Travel beyond end of world
A bright, shining gem of a book illuminates a far off time and place for Nicola McCloy.
Any historian will tell you that time spent fossicking in dusty archives or meandering around online resources throws up little gems of inspiration as often as it does the sought-after information. Reading To the Bright
Edge of the World, it’s not hard to imagine Eowyn Ivey spending countless hours wandering through the historic resources that her home state of Alaska has to offer.
What makes Ivey’s depth of digging so clear is that this is an historical novel entirely made up of letters, diary entries, photographs, newspaper cuttings and other bits of archival ephemera. So clever is the construction of To the Bright Edge of
the World that it’s hard to imagine that these places and people only exist in Ivey’s imagination and not in the tough world that is Alaska’s back country.
In it, explorer and army colonel Allen Forrester recounts tales from beyond the edge of the known world, full of mysterious creatures, unknowable people and brutal landscapes. Meanwhile, his wife Sophie is challenging frontiers and railing against the boundaries of life as a Victorian woman. As ‘‘big’’ as Forrester’s world is, his wife’s is equally fascinating and their interwoven tales come together in a surprisingly tender love story.

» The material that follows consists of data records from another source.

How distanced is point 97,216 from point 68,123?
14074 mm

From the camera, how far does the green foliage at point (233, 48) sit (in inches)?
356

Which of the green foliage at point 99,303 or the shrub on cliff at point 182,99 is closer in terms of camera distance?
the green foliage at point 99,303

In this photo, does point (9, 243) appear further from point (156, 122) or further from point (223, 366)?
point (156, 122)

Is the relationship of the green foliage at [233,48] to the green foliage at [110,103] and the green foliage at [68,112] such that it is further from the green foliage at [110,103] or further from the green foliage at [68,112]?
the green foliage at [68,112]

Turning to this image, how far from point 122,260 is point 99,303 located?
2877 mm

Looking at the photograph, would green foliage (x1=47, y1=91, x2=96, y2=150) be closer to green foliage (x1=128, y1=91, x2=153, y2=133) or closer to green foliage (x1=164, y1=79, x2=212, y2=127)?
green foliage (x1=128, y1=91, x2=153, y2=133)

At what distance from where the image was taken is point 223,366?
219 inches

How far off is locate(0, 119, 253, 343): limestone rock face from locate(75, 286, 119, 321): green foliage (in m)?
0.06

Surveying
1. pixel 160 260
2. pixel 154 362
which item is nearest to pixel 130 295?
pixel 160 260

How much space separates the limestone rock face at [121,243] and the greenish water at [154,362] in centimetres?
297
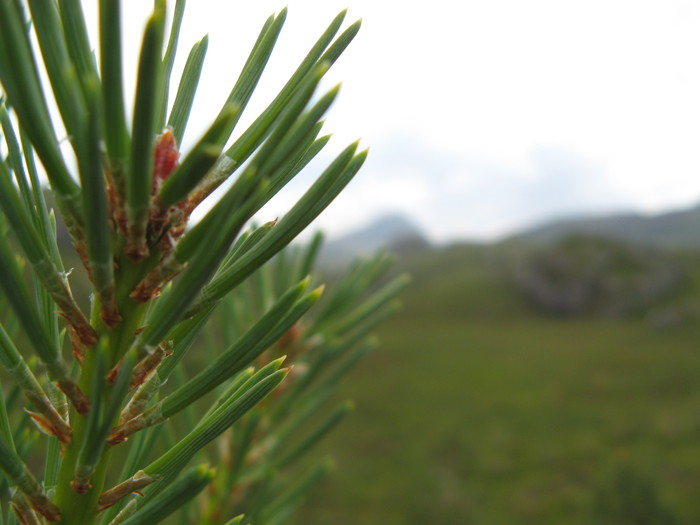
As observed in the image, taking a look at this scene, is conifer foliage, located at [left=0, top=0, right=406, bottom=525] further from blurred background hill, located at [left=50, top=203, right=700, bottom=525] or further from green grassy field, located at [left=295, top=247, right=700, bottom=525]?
green grassy field, located at [left=295, top=247, right=700, bottom=525]

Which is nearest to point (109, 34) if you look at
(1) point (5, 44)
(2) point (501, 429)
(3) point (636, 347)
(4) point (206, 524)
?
(1) point (5, 44)

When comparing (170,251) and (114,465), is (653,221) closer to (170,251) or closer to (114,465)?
(114,465)

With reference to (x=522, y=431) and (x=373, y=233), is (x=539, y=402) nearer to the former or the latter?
(x=522, y=431)

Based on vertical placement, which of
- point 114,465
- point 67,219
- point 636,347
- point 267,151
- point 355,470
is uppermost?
point 636,347

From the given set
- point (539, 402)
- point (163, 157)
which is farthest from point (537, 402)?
point (163, 157)

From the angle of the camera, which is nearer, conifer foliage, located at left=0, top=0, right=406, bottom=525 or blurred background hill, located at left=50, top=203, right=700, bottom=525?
conifer foliage, located at left=0, top=0, right=406, bottom=525

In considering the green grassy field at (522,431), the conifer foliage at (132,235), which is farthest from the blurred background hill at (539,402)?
the conifer foliage at (132,235)

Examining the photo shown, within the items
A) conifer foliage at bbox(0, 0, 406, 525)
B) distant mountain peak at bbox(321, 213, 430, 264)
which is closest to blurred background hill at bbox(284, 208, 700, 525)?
conifer foliage at bbox(0, 0, 406, 525)

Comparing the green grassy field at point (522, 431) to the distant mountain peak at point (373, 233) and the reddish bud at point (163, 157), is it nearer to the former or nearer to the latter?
the reddish bud at point (163, 157)
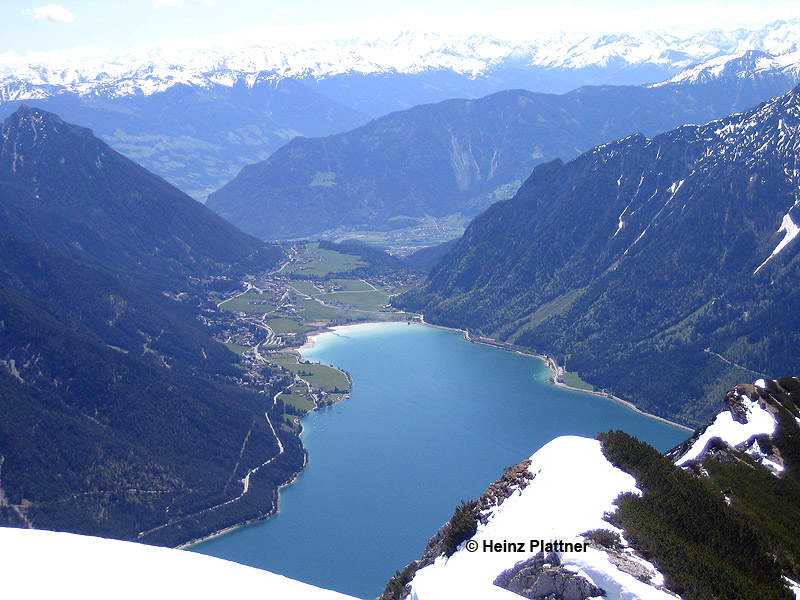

While Ivey’s human characters are fascinating and beautifully drawn, by far the biggest character in this, her second novel, is Alaska itself. With her words, she draws the state’s vast landscape and changing light deftly and effortlessly. The clarity with which she describes the wilderness of the then newly acquired and uncharted territory is at times breathtaking. Through Forrester’s eyes we are introduced to a land that is both dangerous and beautiful in equal part, and that can change in an instant.
Another real strength of this book is the way that it depicts the lives of the native Alaskan people – through Forrester’s diaries, Ivey tells a story quite different from that which the colonel recounts in his army reports. The merging of myth and legend with a Eurocentric view of the world is handled sensitively and smartly.
The tension between the two worlds is perhaps best summed up in a letter written by a modern-day curator reviewing the colonel’s papers: ‘‘It’s a paradox, though. Where can we go to learn about Alaska’s people, how they lived and worshipped and dressed before living memory? The explorers are witnesses to the before. The Colonel’s diaries, like the writings of Meriwether Lewis and Captain Cook, are a kind of cursed treasure.’’
While these men’s diaries may be a kind of cursed treasure, To the Bright
Edge of the World is far from cursed. It is a bright, shining gem of a book that is a real testament to Ivey’s skill as both writer and researcher.